In Brazil’s Amazon region, cattle ranching accounts for over 80% of deforestation. In the Cerrado, a biologically rich savanna, that figure climbs to 88%. Soybean production, often blamed for deforestation, has mostly expanded onto land that was already cleared for other uses rather than pushing directly into intact forest.

Pesticide Damage to Pollinators and Soil Life

Pesticides don’t just kill target pests. They disrupt the microorganisms that keep both soil and pollinators healthy. In honeybees, certain common pesticides reduce total gut bacteria by as much as 90%, wiping out beneficial microbes that regulate immune function and block pathogens. Neonicotinoids, a widely used class of insecticides, suppress bee immune systems and are linked to declining populations of bees, birds, bats, fish, and amphibians.

In soil, the effects are similarly broad. One older pesticide, DDT, was found to decrease active soil bacterial biomass by about 60%. Glyphosate, the world’s most widely used herbicide, increases the prevalence of root-rot fungi by suppressing the beneficial soil microbes that normally keep those pathogens in check. It also impairs mycorrhizal fungi, the underground networks that help plants absorb nutrients. Fungicides applied inside beehives reduce fungal diversity in bee food stores, leaving colonies more vulnerable to disease and nutritional stress.

Freshwater Depletion

Agriculture uses 72% of all freshwater withdrawals worldwide, dwarfing industrial use (16%) and household or service use (12%). Irrigation is the primary demand, and in many regions, water is drawn from aquifers faster than rainfall can replenish them. The Ogallala Aquifer beneath the U.S. Great Plains, for example, has dropped dramatically in areas of heavy irrigation, threatening the long-term viability of farming in the region.

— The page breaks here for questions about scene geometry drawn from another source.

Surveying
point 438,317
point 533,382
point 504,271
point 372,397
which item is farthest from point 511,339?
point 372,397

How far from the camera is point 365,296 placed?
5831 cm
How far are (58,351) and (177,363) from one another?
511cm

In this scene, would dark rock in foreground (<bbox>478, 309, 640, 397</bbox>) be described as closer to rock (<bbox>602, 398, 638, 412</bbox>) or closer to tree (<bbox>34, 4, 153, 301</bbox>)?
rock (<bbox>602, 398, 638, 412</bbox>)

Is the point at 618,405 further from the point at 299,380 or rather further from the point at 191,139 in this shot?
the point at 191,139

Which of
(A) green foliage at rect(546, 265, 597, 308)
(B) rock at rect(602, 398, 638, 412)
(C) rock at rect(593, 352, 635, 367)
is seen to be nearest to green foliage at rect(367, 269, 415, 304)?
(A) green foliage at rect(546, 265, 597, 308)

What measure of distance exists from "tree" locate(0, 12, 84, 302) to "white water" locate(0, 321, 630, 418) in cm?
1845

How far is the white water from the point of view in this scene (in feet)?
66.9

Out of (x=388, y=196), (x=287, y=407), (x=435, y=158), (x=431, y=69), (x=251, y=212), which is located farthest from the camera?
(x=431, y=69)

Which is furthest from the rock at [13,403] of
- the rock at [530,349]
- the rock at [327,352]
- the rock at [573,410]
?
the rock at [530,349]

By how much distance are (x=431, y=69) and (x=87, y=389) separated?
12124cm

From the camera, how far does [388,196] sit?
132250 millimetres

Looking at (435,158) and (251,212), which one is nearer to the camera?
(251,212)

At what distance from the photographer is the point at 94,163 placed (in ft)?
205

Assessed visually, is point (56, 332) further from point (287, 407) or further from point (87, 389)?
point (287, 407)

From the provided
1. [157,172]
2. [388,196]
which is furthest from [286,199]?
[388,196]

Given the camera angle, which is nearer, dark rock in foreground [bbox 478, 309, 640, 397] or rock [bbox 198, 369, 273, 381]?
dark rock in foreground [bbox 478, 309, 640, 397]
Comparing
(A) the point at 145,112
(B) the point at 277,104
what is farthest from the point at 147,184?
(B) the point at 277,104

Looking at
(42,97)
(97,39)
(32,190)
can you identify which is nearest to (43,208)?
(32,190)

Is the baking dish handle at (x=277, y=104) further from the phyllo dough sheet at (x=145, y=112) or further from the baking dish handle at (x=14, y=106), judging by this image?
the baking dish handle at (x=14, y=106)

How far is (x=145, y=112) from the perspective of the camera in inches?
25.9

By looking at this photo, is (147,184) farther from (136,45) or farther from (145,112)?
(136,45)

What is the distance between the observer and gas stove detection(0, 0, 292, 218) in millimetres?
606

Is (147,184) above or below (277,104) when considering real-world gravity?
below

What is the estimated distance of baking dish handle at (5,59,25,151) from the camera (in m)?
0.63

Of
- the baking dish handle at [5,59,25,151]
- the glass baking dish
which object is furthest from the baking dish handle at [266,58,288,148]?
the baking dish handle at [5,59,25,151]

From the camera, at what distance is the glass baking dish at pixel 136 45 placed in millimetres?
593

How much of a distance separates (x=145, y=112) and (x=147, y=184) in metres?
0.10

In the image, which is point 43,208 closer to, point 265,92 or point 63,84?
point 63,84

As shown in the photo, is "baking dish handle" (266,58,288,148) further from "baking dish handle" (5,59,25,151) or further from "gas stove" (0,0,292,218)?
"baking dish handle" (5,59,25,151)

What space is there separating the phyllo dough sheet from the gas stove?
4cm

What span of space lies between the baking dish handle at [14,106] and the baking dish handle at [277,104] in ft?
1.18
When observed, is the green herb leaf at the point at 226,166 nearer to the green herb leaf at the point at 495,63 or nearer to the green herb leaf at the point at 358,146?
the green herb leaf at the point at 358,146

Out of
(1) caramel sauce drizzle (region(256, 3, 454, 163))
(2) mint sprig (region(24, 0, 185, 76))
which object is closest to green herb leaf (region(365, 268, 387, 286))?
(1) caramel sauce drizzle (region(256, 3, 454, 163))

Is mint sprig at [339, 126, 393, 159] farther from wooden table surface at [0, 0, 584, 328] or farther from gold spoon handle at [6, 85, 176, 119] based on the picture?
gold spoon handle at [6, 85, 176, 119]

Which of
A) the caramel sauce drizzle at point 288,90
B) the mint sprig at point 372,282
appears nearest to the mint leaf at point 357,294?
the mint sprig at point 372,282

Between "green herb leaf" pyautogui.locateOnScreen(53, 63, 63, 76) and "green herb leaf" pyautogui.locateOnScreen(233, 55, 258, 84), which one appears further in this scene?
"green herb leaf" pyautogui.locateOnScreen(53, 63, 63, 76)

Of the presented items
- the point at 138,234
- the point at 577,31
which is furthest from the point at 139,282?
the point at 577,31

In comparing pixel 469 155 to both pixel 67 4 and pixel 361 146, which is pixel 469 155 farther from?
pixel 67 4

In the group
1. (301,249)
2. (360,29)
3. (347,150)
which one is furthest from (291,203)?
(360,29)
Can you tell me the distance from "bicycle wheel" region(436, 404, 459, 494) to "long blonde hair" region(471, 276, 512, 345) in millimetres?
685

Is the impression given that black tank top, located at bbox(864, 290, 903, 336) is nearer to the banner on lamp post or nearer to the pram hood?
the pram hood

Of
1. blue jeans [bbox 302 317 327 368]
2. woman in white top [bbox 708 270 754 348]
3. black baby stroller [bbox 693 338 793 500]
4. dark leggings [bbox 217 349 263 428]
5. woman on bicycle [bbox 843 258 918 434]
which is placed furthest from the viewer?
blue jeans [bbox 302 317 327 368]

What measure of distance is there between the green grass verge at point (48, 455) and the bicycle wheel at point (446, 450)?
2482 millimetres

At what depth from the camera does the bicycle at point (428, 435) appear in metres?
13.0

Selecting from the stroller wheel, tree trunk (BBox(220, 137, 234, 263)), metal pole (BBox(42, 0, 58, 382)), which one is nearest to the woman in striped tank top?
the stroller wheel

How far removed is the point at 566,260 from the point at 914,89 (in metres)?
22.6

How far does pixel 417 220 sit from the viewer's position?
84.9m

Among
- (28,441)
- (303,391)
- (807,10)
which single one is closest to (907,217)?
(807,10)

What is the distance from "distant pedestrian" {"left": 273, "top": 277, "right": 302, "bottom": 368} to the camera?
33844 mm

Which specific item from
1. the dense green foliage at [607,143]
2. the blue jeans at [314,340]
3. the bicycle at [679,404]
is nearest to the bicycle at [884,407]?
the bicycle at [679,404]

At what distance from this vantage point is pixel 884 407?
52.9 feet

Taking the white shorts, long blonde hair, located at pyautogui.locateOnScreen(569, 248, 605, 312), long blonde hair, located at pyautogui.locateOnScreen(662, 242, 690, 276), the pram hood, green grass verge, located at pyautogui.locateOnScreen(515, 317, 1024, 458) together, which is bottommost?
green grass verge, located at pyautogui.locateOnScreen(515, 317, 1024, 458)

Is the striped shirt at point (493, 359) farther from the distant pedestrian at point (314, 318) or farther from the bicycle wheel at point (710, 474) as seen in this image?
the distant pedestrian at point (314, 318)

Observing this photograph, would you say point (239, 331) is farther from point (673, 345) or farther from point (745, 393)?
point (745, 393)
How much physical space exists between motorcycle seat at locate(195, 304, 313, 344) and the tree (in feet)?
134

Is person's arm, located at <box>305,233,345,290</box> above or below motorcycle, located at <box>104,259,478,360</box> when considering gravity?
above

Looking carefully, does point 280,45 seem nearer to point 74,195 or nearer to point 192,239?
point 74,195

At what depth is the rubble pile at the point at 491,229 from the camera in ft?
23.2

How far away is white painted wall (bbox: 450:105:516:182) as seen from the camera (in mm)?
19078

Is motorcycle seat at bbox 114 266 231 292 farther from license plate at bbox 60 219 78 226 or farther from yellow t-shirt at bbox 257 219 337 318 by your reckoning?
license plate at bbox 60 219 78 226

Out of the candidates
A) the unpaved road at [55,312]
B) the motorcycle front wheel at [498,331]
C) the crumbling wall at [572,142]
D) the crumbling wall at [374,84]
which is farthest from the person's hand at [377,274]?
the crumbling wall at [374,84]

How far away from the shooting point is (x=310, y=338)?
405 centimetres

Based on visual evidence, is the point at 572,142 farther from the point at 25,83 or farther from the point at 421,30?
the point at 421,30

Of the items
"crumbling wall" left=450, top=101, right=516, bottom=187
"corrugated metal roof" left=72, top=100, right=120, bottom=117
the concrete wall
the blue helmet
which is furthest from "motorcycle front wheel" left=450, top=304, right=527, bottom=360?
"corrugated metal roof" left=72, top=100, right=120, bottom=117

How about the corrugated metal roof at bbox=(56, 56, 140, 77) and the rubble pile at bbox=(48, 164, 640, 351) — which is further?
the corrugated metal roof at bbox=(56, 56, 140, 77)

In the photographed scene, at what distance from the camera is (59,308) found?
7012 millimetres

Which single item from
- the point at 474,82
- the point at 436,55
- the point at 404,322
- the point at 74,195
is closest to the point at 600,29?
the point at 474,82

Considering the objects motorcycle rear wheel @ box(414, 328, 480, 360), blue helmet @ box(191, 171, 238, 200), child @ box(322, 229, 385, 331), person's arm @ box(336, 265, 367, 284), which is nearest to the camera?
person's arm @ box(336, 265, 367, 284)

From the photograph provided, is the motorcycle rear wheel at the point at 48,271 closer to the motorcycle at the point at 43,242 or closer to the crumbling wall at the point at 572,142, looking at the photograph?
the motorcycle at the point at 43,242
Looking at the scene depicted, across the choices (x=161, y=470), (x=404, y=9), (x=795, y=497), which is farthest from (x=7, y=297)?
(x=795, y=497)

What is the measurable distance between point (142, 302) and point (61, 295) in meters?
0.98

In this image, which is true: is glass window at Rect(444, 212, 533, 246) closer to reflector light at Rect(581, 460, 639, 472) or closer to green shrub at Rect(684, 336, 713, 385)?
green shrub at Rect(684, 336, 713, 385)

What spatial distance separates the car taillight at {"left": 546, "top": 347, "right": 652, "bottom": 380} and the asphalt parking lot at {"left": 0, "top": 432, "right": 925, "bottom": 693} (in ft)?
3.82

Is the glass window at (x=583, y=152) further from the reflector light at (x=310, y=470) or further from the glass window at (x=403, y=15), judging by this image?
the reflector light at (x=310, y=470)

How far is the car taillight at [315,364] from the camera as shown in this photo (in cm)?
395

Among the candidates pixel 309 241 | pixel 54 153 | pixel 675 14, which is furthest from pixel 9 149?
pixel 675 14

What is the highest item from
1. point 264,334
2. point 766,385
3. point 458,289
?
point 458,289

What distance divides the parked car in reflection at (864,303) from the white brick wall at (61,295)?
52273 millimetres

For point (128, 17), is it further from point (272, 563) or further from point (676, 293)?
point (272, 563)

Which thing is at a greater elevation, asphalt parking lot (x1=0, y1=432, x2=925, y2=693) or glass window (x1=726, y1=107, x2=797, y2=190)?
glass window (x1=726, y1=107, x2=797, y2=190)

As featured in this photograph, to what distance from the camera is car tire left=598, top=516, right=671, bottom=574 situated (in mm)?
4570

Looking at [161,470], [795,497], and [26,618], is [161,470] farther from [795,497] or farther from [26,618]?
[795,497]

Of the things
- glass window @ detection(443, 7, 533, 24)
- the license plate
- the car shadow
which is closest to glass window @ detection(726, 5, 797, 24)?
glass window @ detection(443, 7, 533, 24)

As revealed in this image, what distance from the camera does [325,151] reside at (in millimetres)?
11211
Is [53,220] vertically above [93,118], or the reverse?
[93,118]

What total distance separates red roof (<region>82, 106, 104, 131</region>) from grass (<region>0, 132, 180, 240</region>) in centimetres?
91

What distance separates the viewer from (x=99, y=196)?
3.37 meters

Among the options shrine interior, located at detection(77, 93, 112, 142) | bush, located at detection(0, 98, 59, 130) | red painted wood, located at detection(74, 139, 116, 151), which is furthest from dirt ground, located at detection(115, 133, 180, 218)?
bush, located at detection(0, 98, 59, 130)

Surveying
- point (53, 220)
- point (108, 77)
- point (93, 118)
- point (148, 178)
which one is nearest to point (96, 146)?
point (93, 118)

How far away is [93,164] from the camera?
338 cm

Irrigation also carries a secondary cost: salinization. When water evaporates from irrigated fields, it leaves dissolved salts behind in the soil. Over time, salt concentrations build to levels that stunt plant growth and reduce yields. Globally, about 50% of all irrigated land is now affected by salinity. In the United States, yield reductions from salt damage occur on an estimated 30% of irrigated acreage.

Soil Erosion and Degradation

Topsoil, the nutrient-rich upper layer that crops depend on, erodes far faster on farmland than it forms. Current models estimate that roughly 36 billion tons of soil erode globally each year, largely due to tillage, overgrazing, and leaving fields bare between growing seasons. Soil naturally regenerates at a rate of about one inch per several hundred years, meaning erosion at this scale is effectively permanent on any human timescale.

Conservation practices like no-till farming, cover cropping, and contour plowing could prevent over a billion tons of that annual loss if widely adopted. But adoption remains inconsistent, and degraded soils require increasing amounts of synthetic fertilizer to maintain yields, which feeds back into the emissions and water pollution problems described above.

Air Quality

Livestock operations and fertilized fields release large quantities of ammonia into the atmosphere. That ammonia reacts with other pollutants to form fine particulate matter (PM2.5), the tiny particles that penetrate deep into human lungs and are linked to heart disease, stroke, and respiratory illness. In Europe, agricultural ammonia is responsible for the formation of roughly 50% of all PM2.5. In the United States, the figure is about 30%. This makes farming a surprisingly significant contributor to air pollution, even in urban areas far from the fields themselves.